Financement de la Sécu : la mission sur la place de l'Assurance maladie et des complémentaires lancée
Le Gouvernement a missionné quatre experts chargés de mettre en évidence les contributions de l'Assurance maladie et des complémentaires santé au financement des dépenses de santé. Ils devront, en outre, proposer d'ici six mois des pistes de "réforme structurelle".
Annoncée fin novembre, la mission sur la coordination entre assurance maladie obligatoire (AMO) et assurances maladie complémentaires (AMC) vient officiellement d'être lancée. Les ministres de l'Economie et des Finances, de la Santé et de l'Action et des Comptes publics ont adressé un courrier, le 21 janvier dernier, aux quatre experts chargés de mener à bien cette mission : Elisabeth Hubert, ancienne ministre de la Santé et présidente de la Fédération nationale des établissements d'hospitalisation à domicile (FNEHAD), Franck Von Lennep, conseiller maître à la Cour des comptes, Stéphane Junique, président du groupe VYV, et Nicolas Bouzou, fondateur du cabinet d'Asterès et président des Rencontres de l'avenir.

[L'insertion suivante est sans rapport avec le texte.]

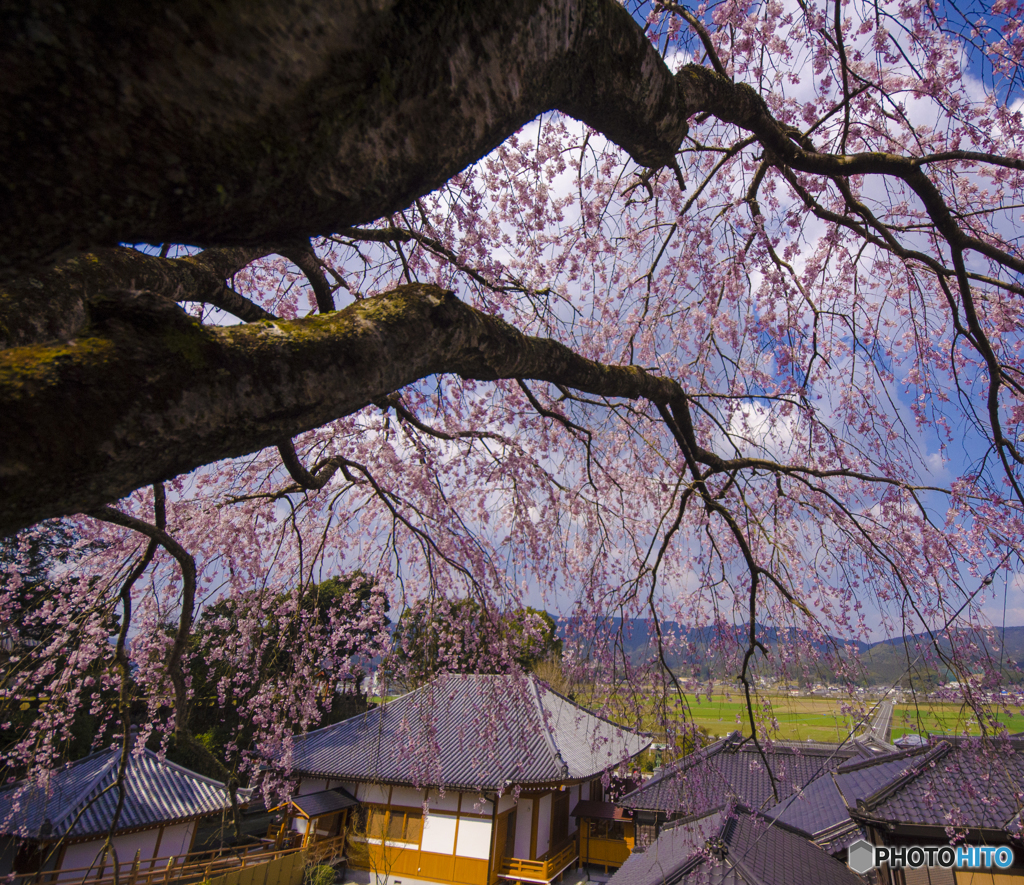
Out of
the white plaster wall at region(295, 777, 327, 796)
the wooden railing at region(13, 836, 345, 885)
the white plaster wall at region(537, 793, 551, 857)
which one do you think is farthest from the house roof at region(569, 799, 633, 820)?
the white plaster wall at region(295, 777, 327, 796)

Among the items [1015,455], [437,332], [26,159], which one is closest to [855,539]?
[1015,455]

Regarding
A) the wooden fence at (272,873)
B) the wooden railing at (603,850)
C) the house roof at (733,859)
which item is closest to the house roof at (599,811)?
the wooden railing at (603,850)

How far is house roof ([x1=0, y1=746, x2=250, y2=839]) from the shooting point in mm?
9289

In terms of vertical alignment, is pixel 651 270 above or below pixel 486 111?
above

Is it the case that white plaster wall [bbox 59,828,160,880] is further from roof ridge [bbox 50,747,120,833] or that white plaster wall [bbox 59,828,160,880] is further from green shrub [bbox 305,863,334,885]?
green shrub [bbox 305,863,334,885]

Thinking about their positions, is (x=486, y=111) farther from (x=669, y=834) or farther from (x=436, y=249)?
(x=669, y=834)

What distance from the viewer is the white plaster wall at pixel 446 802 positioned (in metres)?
11.8

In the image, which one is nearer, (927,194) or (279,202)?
(279,202)

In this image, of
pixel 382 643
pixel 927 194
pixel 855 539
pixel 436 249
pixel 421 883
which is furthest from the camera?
pixel 421 883

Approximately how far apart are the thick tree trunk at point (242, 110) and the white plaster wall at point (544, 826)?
Answer: 48.4 feet

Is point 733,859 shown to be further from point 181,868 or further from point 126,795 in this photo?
point 126,795

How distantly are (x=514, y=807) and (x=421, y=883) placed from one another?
2.56 metres

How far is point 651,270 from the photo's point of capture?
14.5ft

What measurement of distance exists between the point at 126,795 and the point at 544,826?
9442mm
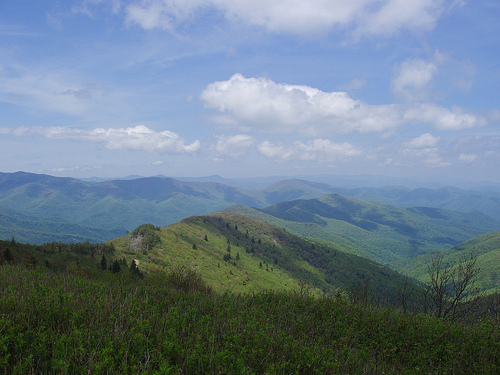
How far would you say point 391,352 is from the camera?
24.5 ft

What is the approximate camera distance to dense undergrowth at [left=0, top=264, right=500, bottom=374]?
4.19 metres

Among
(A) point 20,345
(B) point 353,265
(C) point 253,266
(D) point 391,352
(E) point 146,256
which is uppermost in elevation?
(A) point 20,345

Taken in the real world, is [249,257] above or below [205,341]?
below

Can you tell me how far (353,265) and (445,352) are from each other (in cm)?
16487

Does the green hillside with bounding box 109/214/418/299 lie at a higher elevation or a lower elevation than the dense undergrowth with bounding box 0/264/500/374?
lower

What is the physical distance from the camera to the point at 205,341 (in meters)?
5.58

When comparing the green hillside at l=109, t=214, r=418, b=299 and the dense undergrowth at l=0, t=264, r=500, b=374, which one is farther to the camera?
the green hillside at l=109, t=214, r=418, b=299

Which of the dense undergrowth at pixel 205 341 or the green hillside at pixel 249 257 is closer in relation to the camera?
the dense undergrowth at pixel 205 341

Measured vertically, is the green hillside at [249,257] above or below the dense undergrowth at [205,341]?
below

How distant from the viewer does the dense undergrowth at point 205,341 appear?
419 cm

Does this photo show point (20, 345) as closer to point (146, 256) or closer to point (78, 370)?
point (78, 370)

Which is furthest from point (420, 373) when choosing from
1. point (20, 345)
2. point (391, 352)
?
point (20, 345)

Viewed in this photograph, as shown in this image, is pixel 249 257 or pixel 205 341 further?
Answer: pixel 249 257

Alors que "la situation des finances sociales s'est nettement dégradée" et que "la soutenabilité de la dépense de soins est questionnée" – le déficit de la Sécu devrait s'élever à près de 20 milliards d'euros en 2026 – ces quatre experts sont appelés à "proposer les voies et moyens d'une réforme structurelle" pour "améliorer l'articulation", soit le "partage" de la prise en charge des soins, entre Assurance maladie et complémentaires, indique la lettre de mission consultée par Les Echos, l'AFP et publiée par le site d'information sociale Tripalio.
Objectifs avancés dans ce courrier : "améliorer l'articulation AMO et AMC" donc, mais aussi "renforcer la protection des assurés" et, surtout, "contribuer à la soutenabilité de notre système de protection sociale" et "assurer la lisibilité du système par les assurés".

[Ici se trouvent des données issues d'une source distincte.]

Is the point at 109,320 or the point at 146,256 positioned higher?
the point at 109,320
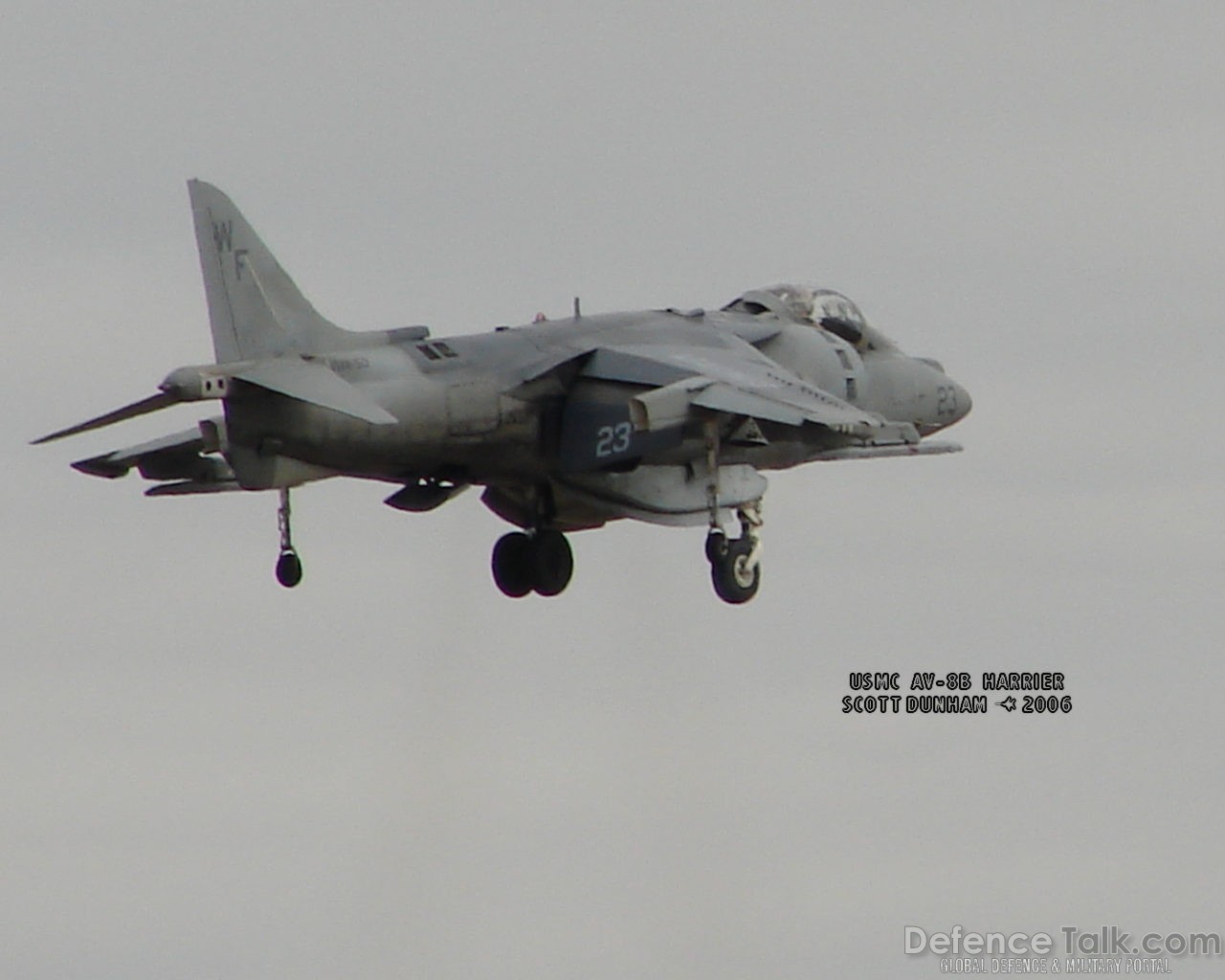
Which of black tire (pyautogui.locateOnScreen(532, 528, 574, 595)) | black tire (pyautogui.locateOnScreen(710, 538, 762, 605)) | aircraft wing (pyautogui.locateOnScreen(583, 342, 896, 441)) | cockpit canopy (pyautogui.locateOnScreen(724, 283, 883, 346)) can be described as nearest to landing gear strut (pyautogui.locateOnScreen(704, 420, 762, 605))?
black tire (pyautogui.locateOnScreen(710, 538, 762, 605))

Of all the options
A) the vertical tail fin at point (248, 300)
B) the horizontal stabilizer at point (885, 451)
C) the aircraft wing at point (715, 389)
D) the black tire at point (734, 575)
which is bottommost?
the black tire at point (734, 575)

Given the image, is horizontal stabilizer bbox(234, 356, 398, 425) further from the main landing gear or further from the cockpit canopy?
the cockpit canopy

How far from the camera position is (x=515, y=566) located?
57.7 meters

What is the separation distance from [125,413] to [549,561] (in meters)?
7.46

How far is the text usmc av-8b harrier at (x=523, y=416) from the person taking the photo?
173 feet

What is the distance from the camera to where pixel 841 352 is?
59.3 m

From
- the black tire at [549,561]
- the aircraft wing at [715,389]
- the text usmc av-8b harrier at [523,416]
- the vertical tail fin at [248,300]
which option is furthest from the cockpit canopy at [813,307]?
the vertical tail fin at [248,300]

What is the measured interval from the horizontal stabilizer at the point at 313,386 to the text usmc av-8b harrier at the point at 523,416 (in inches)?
1.3

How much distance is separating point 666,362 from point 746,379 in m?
1.03

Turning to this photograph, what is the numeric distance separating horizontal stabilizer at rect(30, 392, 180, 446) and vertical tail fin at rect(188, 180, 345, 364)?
172cm

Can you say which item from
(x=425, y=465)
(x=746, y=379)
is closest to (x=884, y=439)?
(x=746, y=379)

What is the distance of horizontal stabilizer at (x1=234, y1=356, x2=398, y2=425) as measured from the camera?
169 ft

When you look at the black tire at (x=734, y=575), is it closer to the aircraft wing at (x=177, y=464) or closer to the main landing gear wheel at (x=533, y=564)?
the main landing gear wheel at (x=533, y=564)

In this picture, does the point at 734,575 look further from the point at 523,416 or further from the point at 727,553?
the point at 523,416
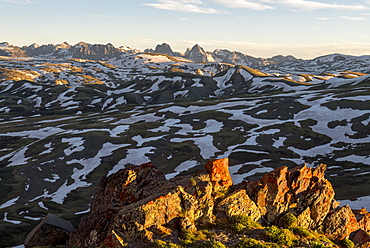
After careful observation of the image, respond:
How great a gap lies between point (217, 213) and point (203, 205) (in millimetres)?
1319

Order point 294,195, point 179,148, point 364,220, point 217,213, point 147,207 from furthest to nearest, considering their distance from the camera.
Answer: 1. point 179,148
2. point 364,220
3. point 294,195
4. point 217,213
5. point 147,207

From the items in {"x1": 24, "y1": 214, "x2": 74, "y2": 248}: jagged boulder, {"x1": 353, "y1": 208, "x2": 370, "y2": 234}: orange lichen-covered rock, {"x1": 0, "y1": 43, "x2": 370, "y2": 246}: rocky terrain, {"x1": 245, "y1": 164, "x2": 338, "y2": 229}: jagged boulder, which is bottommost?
{"x1": 0, "y1": 43, "x2": 370, "y2": 246}: rocky terrain

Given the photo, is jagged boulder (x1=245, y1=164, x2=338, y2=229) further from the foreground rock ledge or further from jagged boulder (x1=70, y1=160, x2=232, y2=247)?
jagged boulder (x1=70, y1=160, x2=232, y2=247)

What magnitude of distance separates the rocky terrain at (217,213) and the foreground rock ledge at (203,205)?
6 centimetres

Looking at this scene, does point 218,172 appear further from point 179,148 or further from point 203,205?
point 179,148

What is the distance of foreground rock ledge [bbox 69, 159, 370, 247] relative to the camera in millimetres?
21719

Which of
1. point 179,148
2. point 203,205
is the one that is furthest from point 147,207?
point 179,148

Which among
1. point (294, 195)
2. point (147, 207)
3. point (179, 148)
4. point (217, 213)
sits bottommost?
point (179, 148)

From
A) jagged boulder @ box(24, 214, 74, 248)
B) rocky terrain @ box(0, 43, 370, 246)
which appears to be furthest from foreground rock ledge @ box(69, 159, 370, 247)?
rocky terrain @ box(0, 43, 370, 246)

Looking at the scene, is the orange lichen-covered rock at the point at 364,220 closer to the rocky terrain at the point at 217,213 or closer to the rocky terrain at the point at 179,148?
the rocky terrain at the point at 217,213

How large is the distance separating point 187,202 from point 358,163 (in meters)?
71.4

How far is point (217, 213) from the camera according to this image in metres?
24.6

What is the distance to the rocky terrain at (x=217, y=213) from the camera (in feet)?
69.6

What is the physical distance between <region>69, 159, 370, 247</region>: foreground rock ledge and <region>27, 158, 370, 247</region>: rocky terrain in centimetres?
6
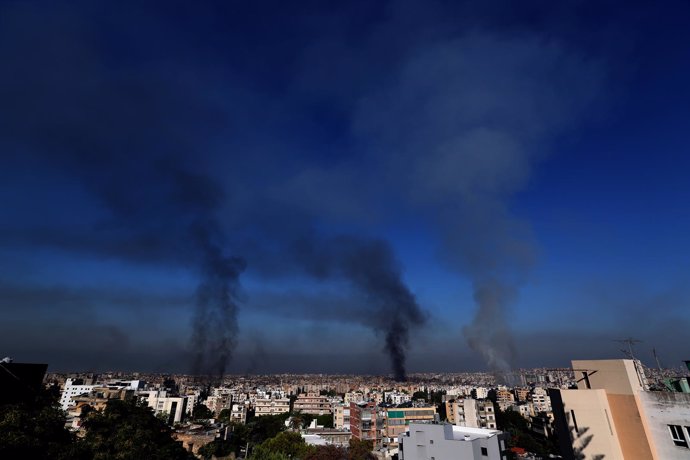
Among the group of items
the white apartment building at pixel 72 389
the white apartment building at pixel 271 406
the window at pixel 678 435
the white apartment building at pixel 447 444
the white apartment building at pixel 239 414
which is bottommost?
the white apartment building at pixel 447 444

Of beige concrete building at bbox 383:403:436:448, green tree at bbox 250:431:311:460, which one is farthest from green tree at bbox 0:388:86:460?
beige concrete building at bbox 383:403:436:448

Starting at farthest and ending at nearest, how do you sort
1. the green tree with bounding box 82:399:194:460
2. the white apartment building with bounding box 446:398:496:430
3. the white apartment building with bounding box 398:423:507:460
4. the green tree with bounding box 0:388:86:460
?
the white apartment building with bounding box 446:398:496:430
the white apartment building with bounding box 398:423:507:460
the green tree with bounding box 82:399:194:460
the green tree with bounding box 0:388:86:460

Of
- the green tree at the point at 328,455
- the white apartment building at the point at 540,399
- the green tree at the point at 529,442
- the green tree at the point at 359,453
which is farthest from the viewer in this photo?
the white apartment building at the point at 540,399

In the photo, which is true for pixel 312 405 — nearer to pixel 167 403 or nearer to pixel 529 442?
pixel 167 403

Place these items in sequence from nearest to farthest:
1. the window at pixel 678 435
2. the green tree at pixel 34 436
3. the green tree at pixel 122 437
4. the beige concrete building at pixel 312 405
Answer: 1. the window at pixel 678 435
2. the green tree at pixel 34 436
3. the green tree at pixel 122 437
4. the beige concrete building at pixel 312 405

Le rapport des quatre experts devra d'abord dresser un état des lieux "précis et partagé" de la situation actuelle, et mettre en évidence "les contributions respectives de l'AMO et des AMC au financement des dépenses de santé" mais aussi les "incohérences", "redondances" ou "angles morts" du système actuel. Les experts devront également objectiver "l'évolution des dépenses respectives de l'AMO et de l'AMC, les différences et effets de structure", en "examinant leur soutenabilité financière pour chaque acteur".
Aussi, les experts devront analyser les "garanties" proposées par les organismes complémentaires et "le niveau de protection actuel des ménages". Une attention "particulière" devra être apportée aux restes à charge supportés par les patients en AL, mais aussi aux "disparités entre assurés".
Les experts devront par ailleurs identifier "les améliorations possibles en matière de lisibilité et de transparence pour les assurés".
Plus largement, les experts devront évoquer "les manières de réguler au mieux la dépense de santé dans son ensemble". Dans ce cadre, ils pourront proposer une évolution de dispositifs existants, tels que le 100% santé ou encore les contrats solidaires et responsables. Charge à eux également d'identifier "les champs dans lesquels une meilleure coopération entre AMO et AMC pourrait générer des gains d'efficience", notamment en matière de "prévention", de "pilotage territorial de l'offre" ainsi que de "lutte contre la fraude et les abus".
Des propositions d'ici 6 mois
Enfin, les experts proposeront des réformes "à court, moyen et long terme", en tenant compte de l'impact "sanitaire, financier, économique et social". L'impact de ces propositions sur les professionnels de santé notamment devra aussi être analysé, notamment "dans un contexte d'augmentation des dépassements d'honoraires", peut-on lire. Ces évolutions pourront porter sur "le périmètre et le contenu des offres" des complémentaires et sur les "compétences" et les "responsabilités de chacun".
Les conclusions de leurs travaux, attendues dans un délai de six mois, "devront permettre d'aboutir à une vision modernisée et partagée des rôles respectifs de l'AMO et des AMC, au service des assurés comme de la soutenabilité de notre modèle social", concluent les ministres dans leur lettre.
Lors d'une rencontre, le 6 janvier dernier, avec Egora, le président de la Mutualité française avait jugé cette mission "utile", car "elle va poser un certain nombre de questions, des sujets sur le périmètre, qui doit prendre en charge quoi", mais "insuffisante". La fédération a ainsi lancé, à l'automne dernier, des Etats généraux de la santé et de la protection sociale pour "faire en sorte que les questions soient traitées" en vue de "faire atterrir un certain nombre de propositions".